A tool is a ToolDef (name, description, JSON-Schema input) paired with a callback that returns stdout on success or an error string on failure:

use bashkit::{ScriptedTool, ToolArgs, ToolDef, Tool};

fn get_user(args: &ToolArgs) -> Result<String, String> {
    let id = args.param_i64("id").ok_or("missing --id")?;
    Ok(format!(r#"{{"id":{id},"name":"Ada","tier":"gold"}}"#))
}

let def = ToolDef::new("get_user", "Fetch user by ID").with_schema(serde_json::json!({
    "type": "object",
    "properties": { "id": {"type": "integer", "description": "User ID"} },
    "required": ["id"],
}));

let tool = ScriptedTool::builder("ecommerce_api")
    .short_description("User, order, and inventory tools")
    .tool_fn(def, get_user)
    .build();

// The LLM sends one script; tools compose with pipes and jq.
let out = tool
    .execution(serde_json::json!({ "commands": "get_user --id 1 | jq -r '.name'" }))?
    .execute()
    .await?;
assert_eq!(out.result["stdout"], "Ada\n");

Flags parse from the schema: --id 1 becomes {"id": 1} (coerced per the schema’s property types). Use .async_tool_fn(def, cb) for async callbacks — sync and async tools mix freely in one ScriptedTool. The full e-commerce demo lives in examples/scripted_tool.rs.

Code mode, not a file shell

ScriptedTool always runs in logic mode: bash is the control-flow and data-transformation language, not a virtual filesystem shell. This is a deliberate, narrower sandbox than BashTool.

KeptRejected
variables, arrays, functions, arithmeticfile commands (cat, ls, cp, rm, mkdir, …)
if / case / for / whilepath execution (/tmp/x.sh, $PATH lookup)
pipelines, heredocs, command substitutionfile redirection (>, >>, <) except /dev/null
your tool commands + help + discoverprocess substitution
stdin transforms: jq, grep, sed, awk, sort, cut, tr, wc, head, tail, seq, expr

Reach for BashTool instead when a virtual filesystem is part of the task.

Runtime discovery

The LLM doesn’t need every schema in its context up front.

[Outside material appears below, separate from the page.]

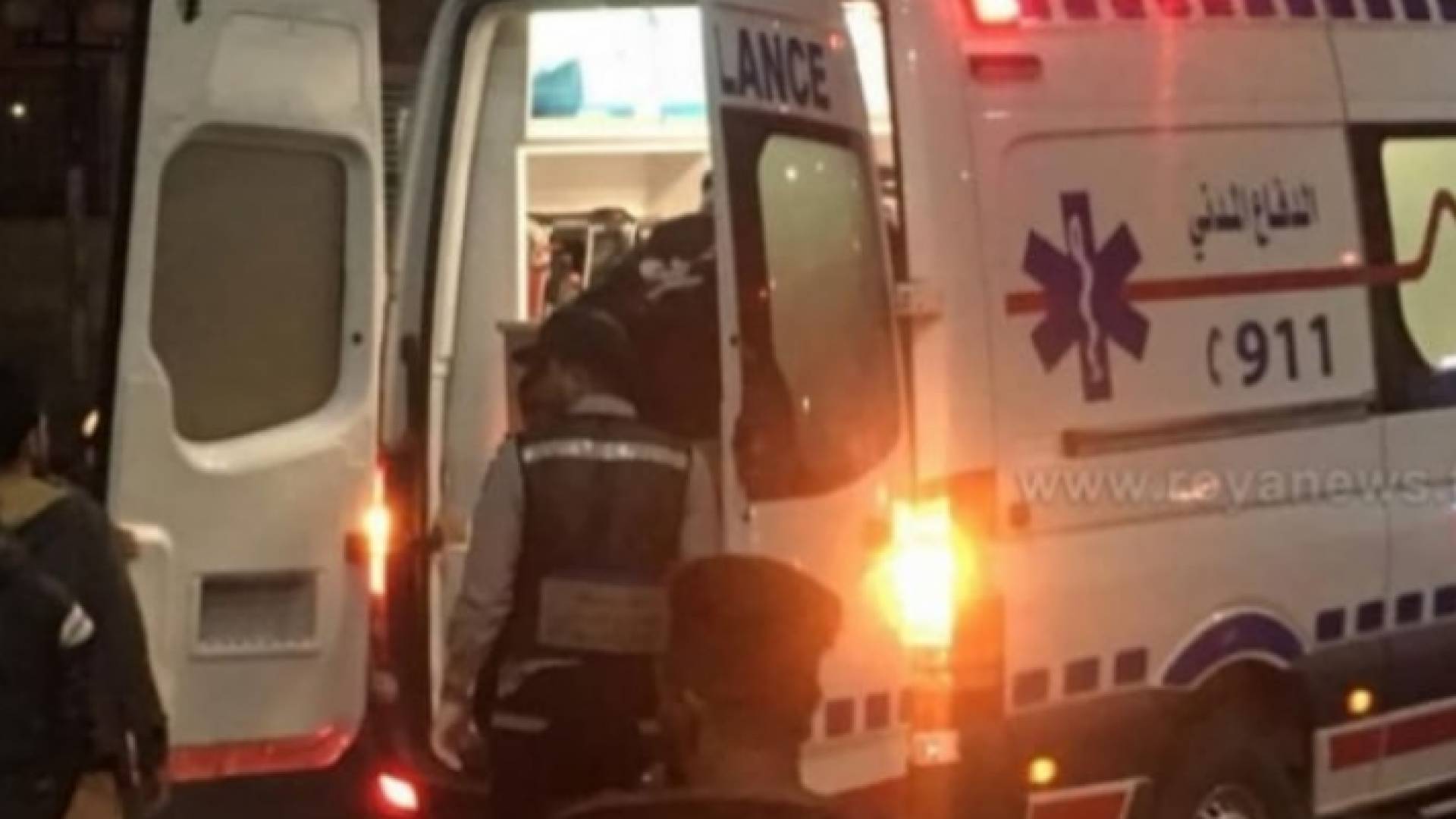 سيارة إسعاف "أرشيفية"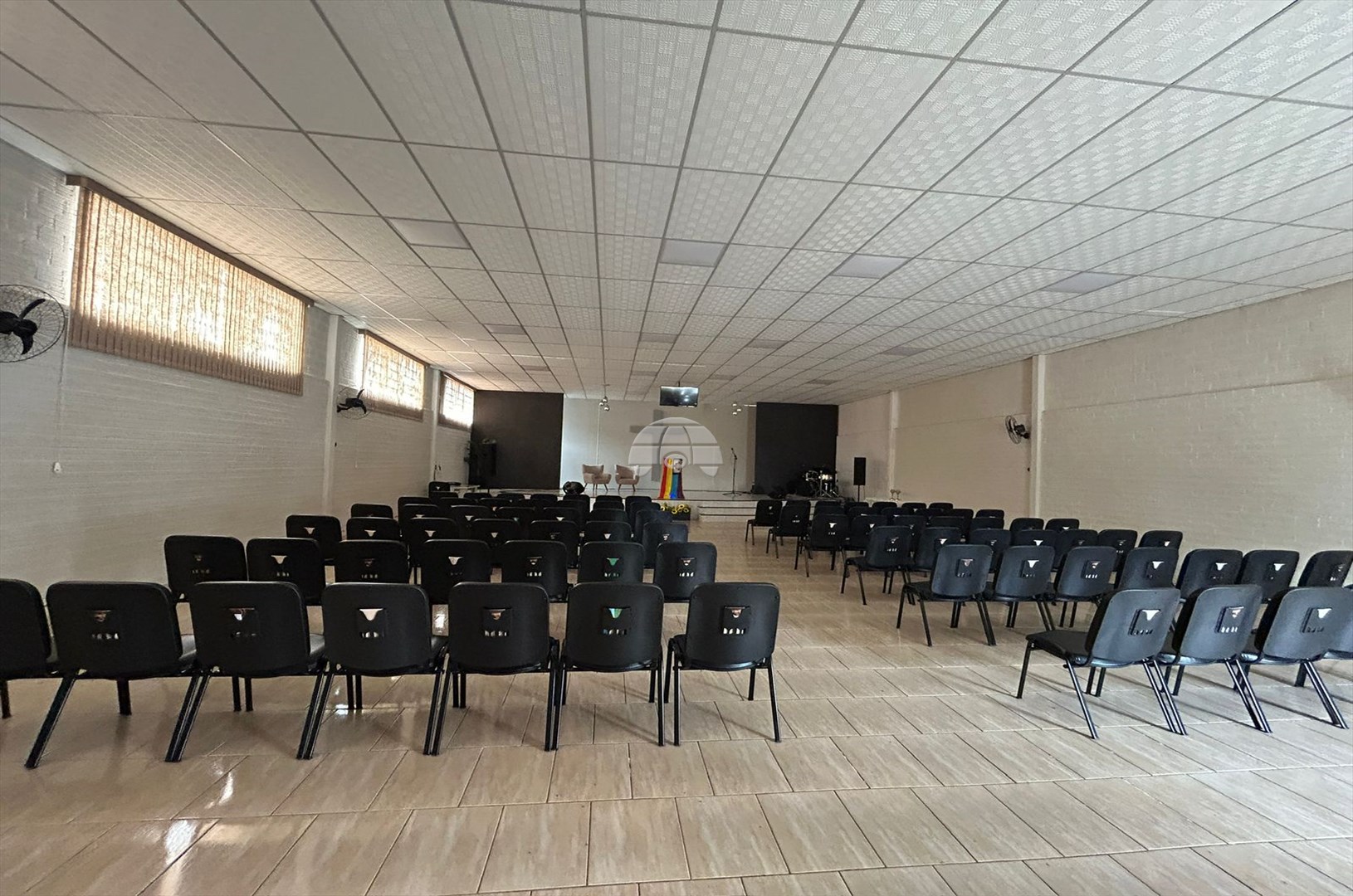 Barracão/Galpão à venda em Bonatto, Pato Branco — Portal Chave Fácil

Two built-in commands let it explore at runtime:

  • help --list, help <tool>, help <tool> --json — names, usage, and machine-readable schemas (enum values, required fields).
  • discover --categories | --category X | --tag Y | --search text — filter by the tags / category you set on each ToolDef.

For large tool sets, ScriptedToolBuilder::compact_prompt(true) shrinks the system prompt to names + one-liners and defers full schemas to help.

ScriptingToolSet formalises this: in WithDiscovery mode it exposes a compact script tool plus a companion discover tool, so the model browses schemas before writing a script — ideal alongside other tools or for 50+ tool sets.

Safety

ScriptedTool inherits every sandbox guarantee (resource limits, no network unless configured) and adds a disabled filesystem backend and reduced builtin surface. Each execute() gets a fresh interpreter, so there is no state bleed between calls; persistence is your callbacks’ concern (capture an Arc). Callback error strings are sanitised by default so host-side secrets, paths, and stack traces never reach script-visible stderr.